Another potential benefit of injecting hydrogen is the ability to lean out the air fuel mixture. Again here there are limitations on how much can be achieved here. The engine management systems are calibrated in order to minimize fuel consumption while still meeting all emissions standards. Again, an engine with a carburetor would not be able to adjust itself and would have to be manually adjusted. Other engines may not have enough compensation range in their controls to make a measurable difference. Regardless, recalibration of the engine management system will be required to allow the system to run lean enough to get any benefit.
If the spark can be sufficiently retarded with hydrogen injection, one way that efficiency can be improved is by increasing the use of late intake valve closing, essentially creating an Atkinson cycle as used on hybrid vehicles.
All of these potential benefits are unlikely to be realized on any retrofitted engine without significant recalibration and potential mechanical changes. If H2 injection is designed in, the increased knock resistance and faster burn rate could be utilized to achieve some benefits through higher compression ratios, optimized spark and valve timing and fuel management. All of this requires system level changes that are not a part of any of the kits being sold.
The combination of running lean and the higher temperatures resulting from the hydrogen burn rate on retrofitted engines can increase production of NOx which means that the engine might not pass a smog test. Tampering with the emissions control systems actually poses a problem in states like California. Such a system may have to be removed or disabled before a smog test. It's also not clear that even with an engine designed for hydrogen injection, that the benefits would be significant to overcome the thermodynamic losses inherent in generating hydrogen on the fly. Also note that hydrogen has no magical catalytic effect on burning the gasoline. Modern engines, especially direct injected units have relatively little unburned fuel that will be influenced by the hydrogen.
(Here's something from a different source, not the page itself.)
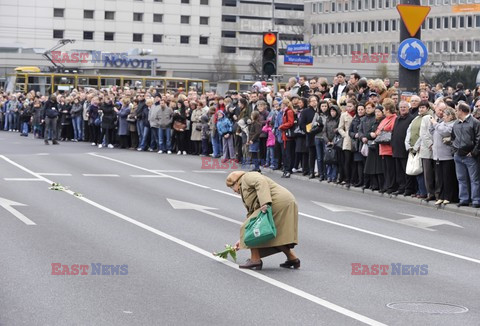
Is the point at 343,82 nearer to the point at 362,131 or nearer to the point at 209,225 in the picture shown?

While we haven't actually tried out a hydrogen injection system ourselves, Popular Mechanics has. Mike Allen at PM installed a hydrogen generating and injection system in a test vehicle and used a data logging system to record the fuel flow. The hydrogen system had a switch to enable and disable the system. By monitoring the fuel injection pulses, the most direct measure of how much fuel was being delivered to the engine, he found absolutely no change in fuel consumption. The one change Allen did see was a drop of a couple of tenths of a volt in the vehicle system voltage when the electrolyzer was turned on indicating the load it was putting on the electrical system.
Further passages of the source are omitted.